The behavioral repertoire can be expanded within the same setup of rodents playing first-person (shooter) games. We may be able to build more abstract, auxiliary neural interfaces by predicting intended in-game actions from proprioception-reinforced neural activity [23] speeding up the rate of rat-to-machine communication resulting is fast-paced gameplays. The beauty of it all is that most of the work committed in this project is translational: if the developed decoding and stimulation solutions, in the form of learning models, manage to externalize brain states into in-game actions for rats, they should work on the same principles for humans. I’m not talking about transfer learning of course, I mean the transfer of model architectures. We are not that far from AIs training us in sandbox environments, accelerating learning through brain stimulation; or just from bonding with our pet hamsters over coop gaming.

Decoding models

Decoding of neural activity into behavioral actions like muscle movements is usually performed to reconstruct just a couple degrees of freedom — for instance, primates reaching for objects [24], or rodents running on corridors [4]. Kinematics such as movement velocity and acceleration, or positional and angular information of the limb in motion are often in focus. Although modeling approaches vary, only a handful of models have stood the test of time.

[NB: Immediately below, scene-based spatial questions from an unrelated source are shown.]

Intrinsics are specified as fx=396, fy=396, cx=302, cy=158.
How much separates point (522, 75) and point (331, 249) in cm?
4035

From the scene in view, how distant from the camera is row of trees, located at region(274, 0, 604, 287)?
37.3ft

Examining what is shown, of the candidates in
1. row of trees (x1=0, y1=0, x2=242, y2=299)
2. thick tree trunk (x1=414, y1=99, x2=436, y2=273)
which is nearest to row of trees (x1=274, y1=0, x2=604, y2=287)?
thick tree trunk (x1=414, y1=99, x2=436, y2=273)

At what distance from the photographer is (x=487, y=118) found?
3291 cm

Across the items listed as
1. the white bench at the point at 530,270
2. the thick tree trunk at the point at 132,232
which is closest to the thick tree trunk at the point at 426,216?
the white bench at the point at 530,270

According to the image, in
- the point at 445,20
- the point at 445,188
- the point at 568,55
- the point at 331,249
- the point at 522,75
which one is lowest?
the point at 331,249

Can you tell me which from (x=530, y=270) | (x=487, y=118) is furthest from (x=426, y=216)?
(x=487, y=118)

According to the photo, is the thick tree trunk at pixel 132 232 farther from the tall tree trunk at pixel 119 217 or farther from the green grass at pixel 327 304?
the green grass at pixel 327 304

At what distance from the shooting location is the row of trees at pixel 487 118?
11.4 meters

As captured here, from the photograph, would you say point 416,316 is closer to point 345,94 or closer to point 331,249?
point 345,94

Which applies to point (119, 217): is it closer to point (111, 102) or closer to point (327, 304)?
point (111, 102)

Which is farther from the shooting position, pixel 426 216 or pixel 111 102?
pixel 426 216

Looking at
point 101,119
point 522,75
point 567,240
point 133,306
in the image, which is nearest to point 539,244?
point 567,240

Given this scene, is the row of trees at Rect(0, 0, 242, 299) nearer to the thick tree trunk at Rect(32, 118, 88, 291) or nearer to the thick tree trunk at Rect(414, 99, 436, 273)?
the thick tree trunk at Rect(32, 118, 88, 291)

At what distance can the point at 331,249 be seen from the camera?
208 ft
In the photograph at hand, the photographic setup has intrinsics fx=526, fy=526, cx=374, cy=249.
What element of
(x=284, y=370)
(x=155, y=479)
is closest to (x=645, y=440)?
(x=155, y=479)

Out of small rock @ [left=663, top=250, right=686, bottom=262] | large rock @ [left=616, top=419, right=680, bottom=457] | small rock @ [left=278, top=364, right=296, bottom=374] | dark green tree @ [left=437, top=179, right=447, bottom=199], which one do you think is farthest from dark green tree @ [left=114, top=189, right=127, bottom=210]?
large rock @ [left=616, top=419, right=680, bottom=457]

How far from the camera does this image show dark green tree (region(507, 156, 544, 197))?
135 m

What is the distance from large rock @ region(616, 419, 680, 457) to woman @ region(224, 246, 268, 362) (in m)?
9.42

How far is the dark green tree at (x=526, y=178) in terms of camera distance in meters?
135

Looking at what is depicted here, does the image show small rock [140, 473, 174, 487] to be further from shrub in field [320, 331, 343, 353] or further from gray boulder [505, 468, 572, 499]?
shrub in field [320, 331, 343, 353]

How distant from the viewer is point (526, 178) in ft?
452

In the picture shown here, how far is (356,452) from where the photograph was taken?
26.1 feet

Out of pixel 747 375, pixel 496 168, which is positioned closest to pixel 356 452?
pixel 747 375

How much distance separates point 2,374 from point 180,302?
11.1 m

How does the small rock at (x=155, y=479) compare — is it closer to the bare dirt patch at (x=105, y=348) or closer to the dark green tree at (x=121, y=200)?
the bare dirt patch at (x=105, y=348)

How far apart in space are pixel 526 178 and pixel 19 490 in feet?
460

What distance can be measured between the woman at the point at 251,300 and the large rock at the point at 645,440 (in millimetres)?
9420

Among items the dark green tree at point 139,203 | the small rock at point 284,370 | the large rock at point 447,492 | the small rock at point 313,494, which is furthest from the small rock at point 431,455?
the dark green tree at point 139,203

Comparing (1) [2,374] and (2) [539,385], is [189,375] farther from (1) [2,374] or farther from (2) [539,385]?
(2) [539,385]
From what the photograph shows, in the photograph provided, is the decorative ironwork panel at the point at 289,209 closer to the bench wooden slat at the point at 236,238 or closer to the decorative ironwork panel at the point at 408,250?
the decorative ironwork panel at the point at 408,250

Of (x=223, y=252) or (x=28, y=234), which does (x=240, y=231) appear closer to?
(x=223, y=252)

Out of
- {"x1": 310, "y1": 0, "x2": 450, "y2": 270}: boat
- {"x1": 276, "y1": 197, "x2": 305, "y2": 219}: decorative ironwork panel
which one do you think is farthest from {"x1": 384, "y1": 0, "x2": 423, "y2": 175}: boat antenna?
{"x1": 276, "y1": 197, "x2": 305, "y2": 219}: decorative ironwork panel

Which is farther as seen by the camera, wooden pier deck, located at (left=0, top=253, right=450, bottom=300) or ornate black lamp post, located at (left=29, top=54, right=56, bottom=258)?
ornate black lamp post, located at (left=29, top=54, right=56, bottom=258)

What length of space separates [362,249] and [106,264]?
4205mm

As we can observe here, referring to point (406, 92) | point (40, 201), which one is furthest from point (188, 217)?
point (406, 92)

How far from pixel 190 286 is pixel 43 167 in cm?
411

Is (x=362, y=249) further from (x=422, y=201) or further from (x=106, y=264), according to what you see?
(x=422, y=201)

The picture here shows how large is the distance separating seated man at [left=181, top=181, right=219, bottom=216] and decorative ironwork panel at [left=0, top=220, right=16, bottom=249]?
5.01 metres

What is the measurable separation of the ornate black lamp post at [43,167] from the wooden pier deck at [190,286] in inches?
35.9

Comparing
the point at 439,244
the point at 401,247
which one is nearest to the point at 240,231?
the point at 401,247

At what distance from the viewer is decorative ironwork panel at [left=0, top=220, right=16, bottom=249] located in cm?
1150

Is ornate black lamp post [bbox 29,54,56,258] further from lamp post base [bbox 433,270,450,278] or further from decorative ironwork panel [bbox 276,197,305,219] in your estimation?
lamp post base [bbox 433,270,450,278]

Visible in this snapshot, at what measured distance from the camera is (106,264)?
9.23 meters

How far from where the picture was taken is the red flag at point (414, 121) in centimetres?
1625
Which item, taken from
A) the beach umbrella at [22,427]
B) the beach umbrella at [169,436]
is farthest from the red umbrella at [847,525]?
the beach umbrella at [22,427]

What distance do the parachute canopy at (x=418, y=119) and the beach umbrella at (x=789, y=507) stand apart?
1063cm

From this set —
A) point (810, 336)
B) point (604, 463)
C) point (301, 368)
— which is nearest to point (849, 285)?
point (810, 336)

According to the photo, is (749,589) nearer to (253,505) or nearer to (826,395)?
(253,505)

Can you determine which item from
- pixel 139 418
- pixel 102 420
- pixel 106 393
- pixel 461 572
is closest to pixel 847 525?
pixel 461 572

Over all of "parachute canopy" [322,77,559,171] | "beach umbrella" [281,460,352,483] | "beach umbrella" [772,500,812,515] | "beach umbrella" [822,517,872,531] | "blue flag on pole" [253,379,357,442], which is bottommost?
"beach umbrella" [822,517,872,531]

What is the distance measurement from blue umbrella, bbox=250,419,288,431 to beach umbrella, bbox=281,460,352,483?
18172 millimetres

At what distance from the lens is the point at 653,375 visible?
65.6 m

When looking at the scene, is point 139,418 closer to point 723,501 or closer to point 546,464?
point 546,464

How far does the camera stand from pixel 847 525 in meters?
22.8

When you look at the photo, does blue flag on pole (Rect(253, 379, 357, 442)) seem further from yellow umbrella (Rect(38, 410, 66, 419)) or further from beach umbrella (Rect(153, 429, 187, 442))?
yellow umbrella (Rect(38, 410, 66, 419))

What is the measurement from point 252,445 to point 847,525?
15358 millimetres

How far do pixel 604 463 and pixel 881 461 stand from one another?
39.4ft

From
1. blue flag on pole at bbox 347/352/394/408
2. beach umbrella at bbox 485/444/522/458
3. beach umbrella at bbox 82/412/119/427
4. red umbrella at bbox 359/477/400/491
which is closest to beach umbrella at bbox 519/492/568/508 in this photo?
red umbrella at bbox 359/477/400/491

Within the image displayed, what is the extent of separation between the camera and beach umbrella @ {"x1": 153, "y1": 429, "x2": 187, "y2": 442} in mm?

Traditionally, neuroscientists like to fit tuning curves on each recorded neuron, which explicitly outlines the preference of the neuron, which preference is demonstrated as a higher accompanying firing rate, for e.g. a movement direction. As was done in the work of Kennedy and Schwartz [25], tuning curves and firing rates of multiple neurons can be combined to derive a more accurate, less uncertain estimate of arm movement direction. Explicit directional tuning does not scale well with increasing degrees of freedom: try to decode a hand puppet’s range of motions by breaking it down into elemental 1D movements and then reconstruct it.

As an exotic example, Kloosterman et al. argued for skipping spike detection and decode rat position straight from spike waveform features, including peak amplitude and spike width, modeling spikes as spatial temporal Poisson processes, evaluating stochastic rates of spiking activity from the Poisson process, which is then used to derive the posterior distribution on rat position, all this from hippocampal recordings [26]. They present valid criticism of traditional spike detection algorithms and how misclassification of spikes — their presence or to which unit they belong — may lead to silent decoding errors.

Muzzu et al. fits simple linear regression to decode movement speed in a VR environment [4] taking spiking bins of 5 ms width, pre-smoothed by a Gaussian filter (σ=50 ms). In the studies I review here, spiking rates are time-binned between 5 and 64 ms. While long bins result in decoding delays, short ones introduce high variance and renders the signal very sparse at the extreme. One may cheat a little to report a small bin size and apply Gaussian smoothing on the spike counts, which may also aid the assumption of normality that follows the linear models often employed in decoding [24].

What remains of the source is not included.